MATERIAL PROVIDED:

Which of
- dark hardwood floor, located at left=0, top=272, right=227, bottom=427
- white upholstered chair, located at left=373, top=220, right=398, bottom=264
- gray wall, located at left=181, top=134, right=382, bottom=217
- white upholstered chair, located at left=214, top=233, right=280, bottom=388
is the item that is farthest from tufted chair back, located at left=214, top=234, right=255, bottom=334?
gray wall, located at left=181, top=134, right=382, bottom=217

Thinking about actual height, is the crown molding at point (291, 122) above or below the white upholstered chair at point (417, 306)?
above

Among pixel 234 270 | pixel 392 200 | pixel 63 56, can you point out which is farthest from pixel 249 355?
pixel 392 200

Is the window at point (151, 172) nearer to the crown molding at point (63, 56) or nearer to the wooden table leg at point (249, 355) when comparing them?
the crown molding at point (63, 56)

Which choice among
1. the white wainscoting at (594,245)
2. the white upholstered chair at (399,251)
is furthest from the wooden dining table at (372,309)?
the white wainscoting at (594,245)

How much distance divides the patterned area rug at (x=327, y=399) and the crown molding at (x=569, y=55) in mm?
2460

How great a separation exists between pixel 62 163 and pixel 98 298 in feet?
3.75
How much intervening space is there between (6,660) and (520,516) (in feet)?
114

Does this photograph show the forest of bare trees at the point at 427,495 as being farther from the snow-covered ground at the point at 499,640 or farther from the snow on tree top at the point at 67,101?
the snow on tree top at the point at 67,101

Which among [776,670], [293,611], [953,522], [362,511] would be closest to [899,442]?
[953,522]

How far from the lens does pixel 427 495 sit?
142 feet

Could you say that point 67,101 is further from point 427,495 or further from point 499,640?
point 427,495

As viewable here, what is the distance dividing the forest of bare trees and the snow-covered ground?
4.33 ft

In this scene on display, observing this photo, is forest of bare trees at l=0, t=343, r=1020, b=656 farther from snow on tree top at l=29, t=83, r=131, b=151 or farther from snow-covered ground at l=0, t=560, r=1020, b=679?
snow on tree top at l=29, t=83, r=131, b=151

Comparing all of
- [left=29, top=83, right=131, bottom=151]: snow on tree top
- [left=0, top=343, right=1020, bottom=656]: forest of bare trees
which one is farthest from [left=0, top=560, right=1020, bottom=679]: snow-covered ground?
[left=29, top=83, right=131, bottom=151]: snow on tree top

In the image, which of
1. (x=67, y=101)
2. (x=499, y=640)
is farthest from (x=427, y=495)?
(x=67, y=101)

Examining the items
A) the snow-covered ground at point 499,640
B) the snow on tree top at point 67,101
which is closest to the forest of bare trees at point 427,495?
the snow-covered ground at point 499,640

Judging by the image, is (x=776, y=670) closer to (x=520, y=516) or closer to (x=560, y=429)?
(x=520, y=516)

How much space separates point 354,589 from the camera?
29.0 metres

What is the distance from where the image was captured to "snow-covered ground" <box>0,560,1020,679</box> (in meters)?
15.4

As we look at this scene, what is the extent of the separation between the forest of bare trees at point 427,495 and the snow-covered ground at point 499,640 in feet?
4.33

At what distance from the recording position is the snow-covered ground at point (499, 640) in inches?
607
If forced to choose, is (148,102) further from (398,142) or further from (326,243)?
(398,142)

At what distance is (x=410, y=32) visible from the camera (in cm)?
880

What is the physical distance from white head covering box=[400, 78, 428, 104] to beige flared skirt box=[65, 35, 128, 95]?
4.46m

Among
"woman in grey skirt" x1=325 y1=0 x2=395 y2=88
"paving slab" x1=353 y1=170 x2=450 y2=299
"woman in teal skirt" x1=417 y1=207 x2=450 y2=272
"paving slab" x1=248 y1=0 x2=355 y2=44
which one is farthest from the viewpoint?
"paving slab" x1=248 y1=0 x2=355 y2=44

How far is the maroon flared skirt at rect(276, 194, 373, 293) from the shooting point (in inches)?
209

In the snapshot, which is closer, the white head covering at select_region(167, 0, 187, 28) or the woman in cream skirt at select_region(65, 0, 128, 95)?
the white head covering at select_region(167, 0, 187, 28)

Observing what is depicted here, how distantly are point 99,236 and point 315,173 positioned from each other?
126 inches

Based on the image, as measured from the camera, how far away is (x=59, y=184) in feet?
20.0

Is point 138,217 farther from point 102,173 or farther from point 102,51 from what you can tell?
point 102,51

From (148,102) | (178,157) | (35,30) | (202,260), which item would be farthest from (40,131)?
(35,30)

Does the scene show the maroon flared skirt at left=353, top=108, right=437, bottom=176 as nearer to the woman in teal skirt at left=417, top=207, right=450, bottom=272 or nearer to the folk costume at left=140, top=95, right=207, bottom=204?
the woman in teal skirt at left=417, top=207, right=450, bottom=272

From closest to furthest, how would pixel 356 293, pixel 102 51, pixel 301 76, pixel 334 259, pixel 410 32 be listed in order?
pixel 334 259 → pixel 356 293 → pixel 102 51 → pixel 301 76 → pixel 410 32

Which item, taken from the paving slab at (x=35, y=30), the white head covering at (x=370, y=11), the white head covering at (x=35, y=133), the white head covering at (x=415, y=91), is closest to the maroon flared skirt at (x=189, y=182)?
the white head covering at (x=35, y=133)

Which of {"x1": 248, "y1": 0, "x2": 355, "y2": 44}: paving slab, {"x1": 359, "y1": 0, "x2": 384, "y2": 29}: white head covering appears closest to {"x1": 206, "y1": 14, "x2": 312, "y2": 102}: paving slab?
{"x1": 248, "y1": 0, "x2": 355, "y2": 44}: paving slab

WRITTEN REQUEST: Reproduce each entry word for word.

COMPLETE ANSWER:
Which of
- dark hardwood floor, located at left=0, top=272, right=227, bottom=427
- white upholstered chair, located at left=373, top=220, right=398, bottom=264
- gray wall, located at left=181, top=134, right=382, bottom=217
- white upholstered chair, located at left=214, top=233, right=280, bottom=388
is the item that is farthest from tufted chair back, located at left=214, top=234, right=255, bottom=334?
gray wall, located at left=181, top=134, right=382, bottom=217

Thinking about actual height, is the crown molding at point (291, 122) above or below the white upholstered chair at point (417, 306)?
above

Among pixel 234 270 | pixel 392 200 | pixel 63 56, can you point out which is farthest from pixel 249 355?
pixel 392 200

Is the window at point (151, 172) nearer to the crown molding at point (63, 56) or nearer to the wooden table leg at point (249, 355) when comparing them?
the crown molding at point (63, 56)

Which choice among
1. the white wainscoting at (594,245)
2. the white upholstered chair at (399,251)
is furthest from the wooden dining table at (372,309)?
the white wainscoting at (594,245)

How much distance divides the patterned area rug at (x=327, y=399) and the crown molding at (x=569, y=55) in mm?
2460

How great a separation exists between pixel 62 163 and pixel 98 298 in feet?
3.75
How much intervening space is there between (6,660) and (520,516) (in feet)?
114

Does this photograph show the forest of bare trees at the point at 427,495 as being farther from the snow-covered ground at the point at 499,640 or farther from the snow on tree top at the point at 67,101?
the snow on tree top at the point at 67,101

Which among [776,670], [293,611], [953,522], [362,511] would be closest to [899,442]?
[953,522]

How far from the lens does pixel 427 495 sit?
142 feet

Could you say that point 67,101 is further from point 427,495 or further from point 499,640?
point 427,495

As viewable here, what is the distance dividing the forest of bare trees and the snow-covered ground?
4.33 ft

In this scene on display, observing this photo, is forest of bare trees at l=0, t=343, r=1020, b=656 farther from snow on tree top at l=29, t=83, r=131, b=151 or farther from snow-covered ground at l=0, t=560, r=1020, b=679?
snow on tree top at l=29, t=83, r=131, b=151

Comparing all of
- [left=29, top=83, right=131, bottom=151]: snow on tree top
- [left=0, top=343, right=1020, bottom=656]: forest of bare trees
which one is farthest from [left=0, top=560, right=1020, bottom=679]: snow-covered ground?
[left=29, top=83, right=131, bottom=151]: snow on tree top

In the image, which of
1. (x=67, y=101)
2. (x=499, y=640)
is farthest from (x=427, y=495)?
(x=67, y=101)

Examining the items
A) the snow-covered ground at point 499,640
B) the snow on tree top at point 67,101
which is closest to the forest of bare trees at point 427,495?
the snow-covered ground at point 499,640

Judging by the image, is (x=776, y=670) closer to (x=520, y=516) or closer to (x=560, y=429)?
(x=520, y=516)

How much space separates point 354,589 from the camera?
29.0 metres

What is the distance from where the image was captured to "snow-covered ground" <box>0,560,1020,679</box> (in meters)?
15.4

As we look at this scene, what is the extent of the separation between the forest of bare trees at point 427,495 and the snow-covered ground at point 499,640 in feet?
4.33

At what distance from the recording position is the snow-covered ground at point (499, 640) in inches?
607
If forced to choose, is (148,102) further from (398,142) or further from (326,243)?
(398,142)

At what distance is (x=410, y=32) visible from the camera (in cm)?
880

What is the physical distance from white head covering box=[400, 78, 428, 104] to beige flared skirt box=[65, 35, 128, 95]?
4.46m

Among
"woman in grey skirt" x1=325 y1=0 x2=395 y2=88
"paving slab" x1=353 y1=170 x2=450 y2=299
"woman in teal skirt" x1=417 y1=207 x2=450 y2=272
"paving slab" x1=248 y1=0 x2=355 y2=44
which one is farthest from the viewpoint?
"paving slab" x1=248 y1=0 x2=355 y2=44

How far is the maroon flared skirt at rect(276, 194, 373, 293) from the shooting point (in inches)?
209

In the snapshot, which is closer, the white head covering at select_region(167, 0, 187, 28) or the woman in cream skirt at select_region(65, 0, 128, 95)?
the white head covering at select_region(167, 0, 187, 28)

Observing what is depicted here, how distantly are point 99,236 and point 315,173 positioned from each other?
126 inches

Based on the image, as measured from the camera, how far away is (x=59, y=184) in feet?
20.0

Is point 138,217 farther from point 102,173 or farther from point 102,51 from what you can tell?
point 102,51

From (148,102) | (178,157) | (35,30) | (202,260), which item would be farthest from (40,131)?
(35,30)

Does the scene show the maroon flared skirt at left=353, top=108, right=437, bottom=176 as nearer to the woman in teal skirt at left=417, top=207, right=450, bottom=272 or nearer to the folk costume at left=140, top=95, right=207, bottom=204?
the woman in teal skirt at left=417, top=207, right=450, bottom=272

From closest to furthest, how would pixel 356 293, pixel 102 51, pixel 301 76, pixel 334 259, pixel 410 32 be listed in order?
pixel 334 259 → pixel 356 293 → pixel 102 51 → pixel 301 76 → pixel 410 32

Which item, taken from the paving slab at (x=35, y=30), the white head covering at (x=370, y=11), the white head covering at (x=35, y=133), the white head covering at (x=415, y=91), is closest to the maroon flared skirt at (x=189, y=182)?
the white head covering at (x=35, y=133)

Which of {"x1": 248, "y1": 0, "x2": 355, "y2": 44}: paving slab, {"x1": 359, "y1": 0, "x2": 384, "y2": 29}: white head covering appears closest to {"x1": 206, "y1": 14, "x2": 312, "y2": 102}: paving slab?
{"x1": 248, "y1": 0, "x2": 355, "y2": 44}: paving slab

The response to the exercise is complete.